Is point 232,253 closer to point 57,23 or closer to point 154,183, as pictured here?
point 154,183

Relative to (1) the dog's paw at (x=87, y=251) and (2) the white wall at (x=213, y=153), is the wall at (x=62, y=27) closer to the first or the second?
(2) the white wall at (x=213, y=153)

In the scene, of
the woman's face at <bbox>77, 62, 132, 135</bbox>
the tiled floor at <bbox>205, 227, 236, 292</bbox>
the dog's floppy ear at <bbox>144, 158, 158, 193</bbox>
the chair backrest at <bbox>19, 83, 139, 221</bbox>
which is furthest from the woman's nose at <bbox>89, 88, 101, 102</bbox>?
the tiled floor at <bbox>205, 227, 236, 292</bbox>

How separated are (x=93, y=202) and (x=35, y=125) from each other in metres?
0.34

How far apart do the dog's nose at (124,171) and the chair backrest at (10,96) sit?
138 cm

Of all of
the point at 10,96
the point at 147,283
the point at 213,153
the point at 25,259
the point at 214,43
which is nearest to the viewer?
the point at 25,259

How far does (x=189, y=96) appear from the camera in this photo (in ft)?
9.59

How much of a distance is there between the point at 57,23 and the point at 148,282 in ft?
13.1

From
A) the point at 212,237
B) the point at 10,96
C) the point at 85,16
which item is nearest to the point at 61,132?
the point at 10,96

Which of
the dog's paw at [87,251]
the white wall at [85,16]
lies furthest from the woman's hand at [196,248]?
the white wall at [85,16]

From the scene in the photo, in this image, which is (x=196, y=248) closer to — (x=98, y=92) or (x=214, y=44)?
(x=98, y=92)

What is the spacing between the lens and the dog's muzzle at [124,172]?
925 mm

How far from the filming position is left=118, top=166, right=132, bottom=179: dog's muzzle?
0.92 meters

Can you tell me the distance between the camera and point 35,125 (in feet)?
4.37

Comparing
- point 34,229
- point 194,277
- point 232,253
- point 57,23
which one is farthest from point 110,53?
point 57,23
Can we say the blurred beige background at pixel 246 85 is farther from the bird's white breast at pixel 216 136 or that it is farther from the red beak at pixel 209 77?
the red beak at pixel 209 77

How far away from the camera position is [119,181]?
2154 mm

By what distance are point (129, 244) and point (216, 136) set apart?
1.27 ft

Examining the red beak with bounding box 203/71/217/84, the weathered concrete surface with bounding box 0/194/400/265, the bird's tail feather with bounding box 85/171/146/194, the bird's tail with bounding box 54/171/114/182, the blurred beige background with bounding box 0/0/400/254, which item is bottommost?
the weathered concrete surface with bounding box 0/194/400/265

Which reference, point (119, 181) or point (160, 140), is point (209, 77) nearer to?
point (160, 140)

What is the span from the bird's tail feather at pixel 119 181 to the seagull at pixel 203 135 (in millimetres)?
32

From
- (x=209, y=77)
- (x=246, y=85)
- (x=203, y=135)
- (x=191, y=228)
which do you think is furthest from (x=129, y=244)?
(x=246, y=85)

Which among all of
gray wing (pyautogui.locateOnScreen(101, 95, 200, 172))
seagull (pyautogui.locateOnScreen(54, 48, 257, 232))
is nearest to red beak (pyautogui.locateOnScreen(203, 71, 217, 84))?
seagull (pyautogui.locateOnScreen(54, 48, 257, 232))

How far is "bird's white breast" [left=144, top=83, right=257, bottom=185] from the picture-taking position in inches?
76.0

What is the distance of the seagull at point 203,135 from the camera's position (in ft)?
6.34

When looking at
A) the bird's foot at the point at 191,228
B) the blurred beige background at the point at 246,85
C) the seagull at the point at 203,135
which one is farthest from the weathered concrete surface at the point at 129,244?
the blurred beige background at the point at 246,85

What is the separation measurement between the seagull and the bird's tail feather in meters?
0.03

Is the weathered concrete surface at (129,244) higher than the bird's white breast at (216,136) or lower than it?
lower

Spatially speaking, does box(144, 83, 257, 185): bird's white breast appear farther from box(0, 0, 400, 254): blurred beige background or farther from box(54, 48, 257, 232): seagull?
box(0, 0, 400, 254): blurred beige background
+++
Print, word for word, every line from the one holding "Which reference, point" through the last line of the items, with both of those lines included.

Which reference, point (119, 181) or point (160, 140), is point (209, 77) nearer to?
point (160, 140)

What is the span from the bird's tail feather at pixel 119 181 to the seagull at pixel 203 135 (in millimetres)?
32

From
- (x=209, y=77)
- (x=246, y=85)
- (x=203, y=135)
- (x=191, y=228)
which do you think is furthest from (x=129, y=244)?
(x=246, y=85)

Which among all of
gray wing (pyautogui.locateOnScreen(101, 95, 200, 172))
seagull (pyautogui.locateOnScreen(54, 48, 257, 232))
is nearest to red beak (pyautogui.locateOnScreen(203, 71, 217, 84))?
seagull (pyautogui.locateOnScreen(54, 48, 257, 232))

How far is "bird's white breast" [left=144, top=83, right=257, bottom=185] from the picture-taking position in inches?
76.0

What is the distance of the seagull at point 203,135 from the camera's position (in ft)?
6.34

When looking at
A) the bird's foot at the point at 191,228
B) the blurred beige background at the point at 246,85
C) the seagull at the point at 203,135
which one is farthest from the weathered concrete surface at the point at 129,244?
the blurred beige background at the point at 246,85

What is the separation measurement between the seagull and the bird's tail feather in meters?
0.03

Is the weathered concrete surface at (129,244) higher than the bird's white breast at (216,136) or lower than it?
lower

Spatially speaking, does box(144, 83, 257, 185): bird's white breast appear farther from box(0, 0, 400, 254): blurred beige background or farther from box(54, 48, 257, 232): seagull?
box(0, 0, 400, 254): blurred beige background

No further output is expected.